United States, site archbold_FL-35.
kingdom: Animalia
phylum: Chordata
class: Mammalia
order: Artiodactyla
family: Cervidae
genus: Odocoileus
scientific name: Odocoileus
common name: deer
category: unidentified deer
◇ ◇ ◇ ◇ ◇ ◇ ◇
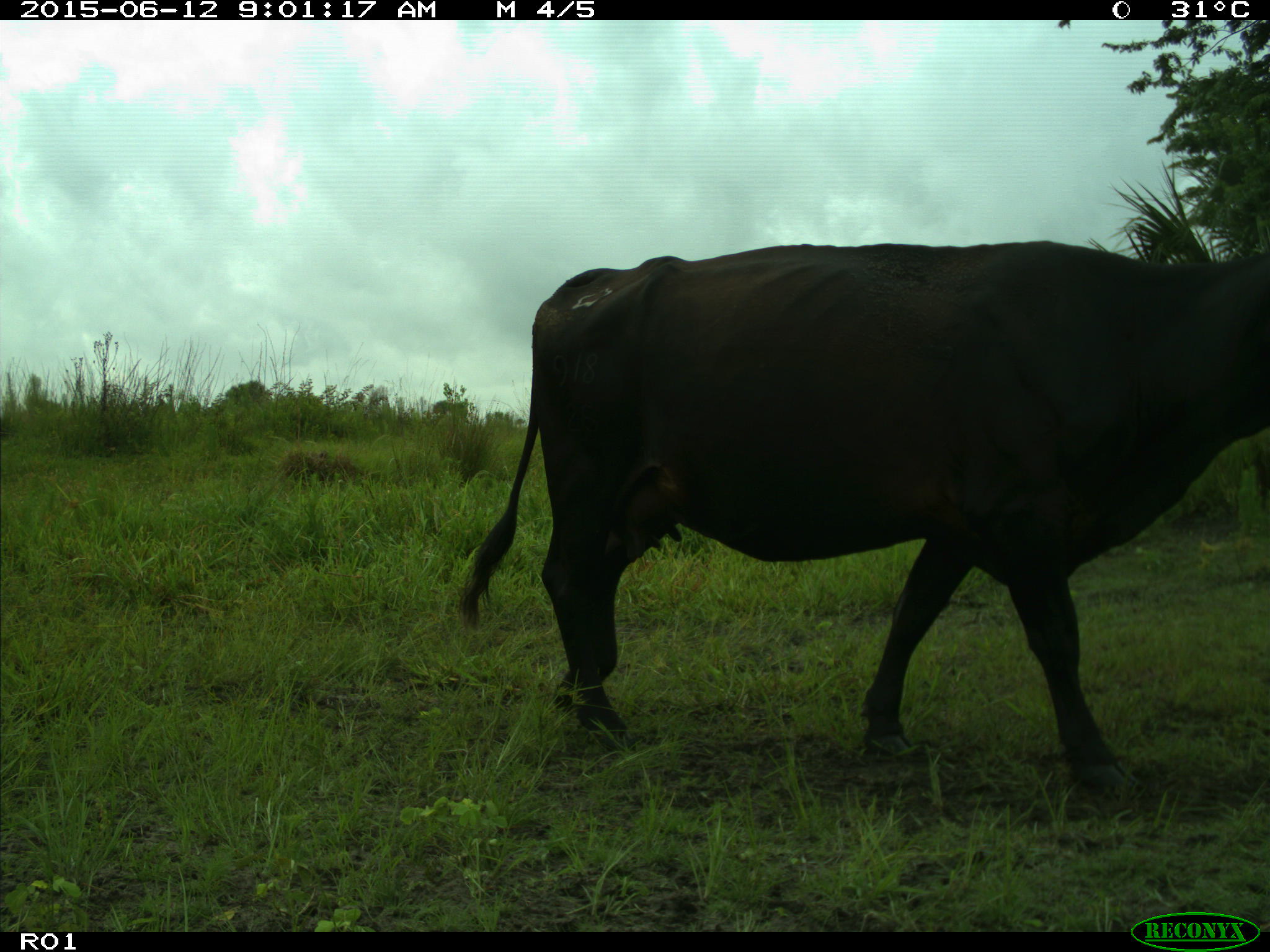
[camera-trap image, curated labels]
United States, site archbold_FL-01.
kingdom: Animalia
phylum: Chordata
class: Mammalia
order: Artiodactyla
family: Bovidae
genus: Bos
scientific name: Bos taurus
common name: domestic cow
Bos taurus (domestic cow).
◇ ◇ ◇ ◇ ◇ ◇ ◇
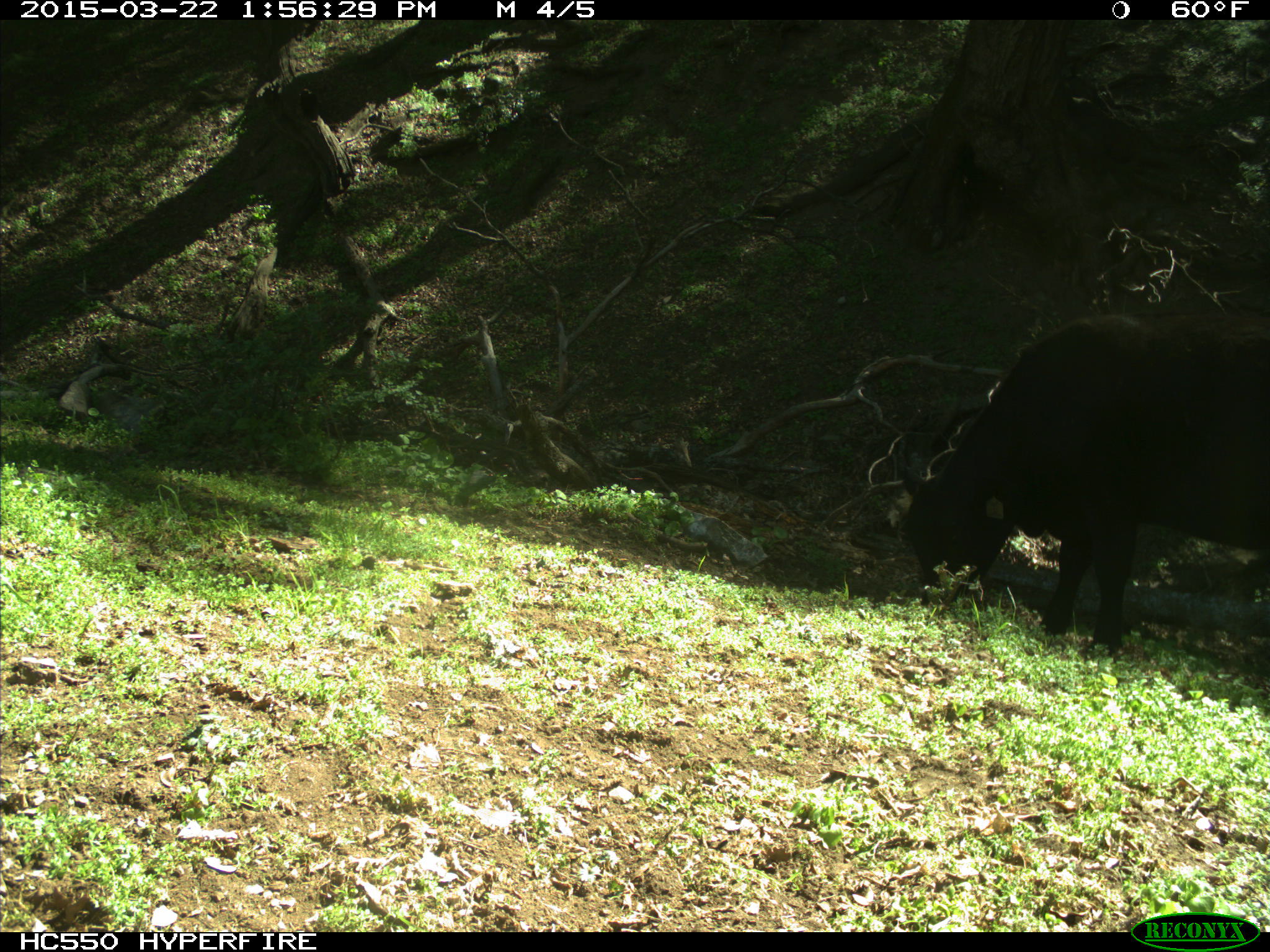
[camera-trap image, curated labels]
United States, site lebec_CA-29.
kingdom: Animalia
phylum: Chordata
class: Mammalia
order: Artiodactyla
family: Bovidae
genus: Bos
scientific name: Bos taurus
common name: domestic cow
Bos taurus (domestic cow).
◇ ◇ ◇ ◇ ◇ ◇ ◇
Which lines hold the word "United"? Return all of them from the records above.

United States, site archbold_FL-35.
United States, site archbold_FL-01.
United States, site lebec_CA-29.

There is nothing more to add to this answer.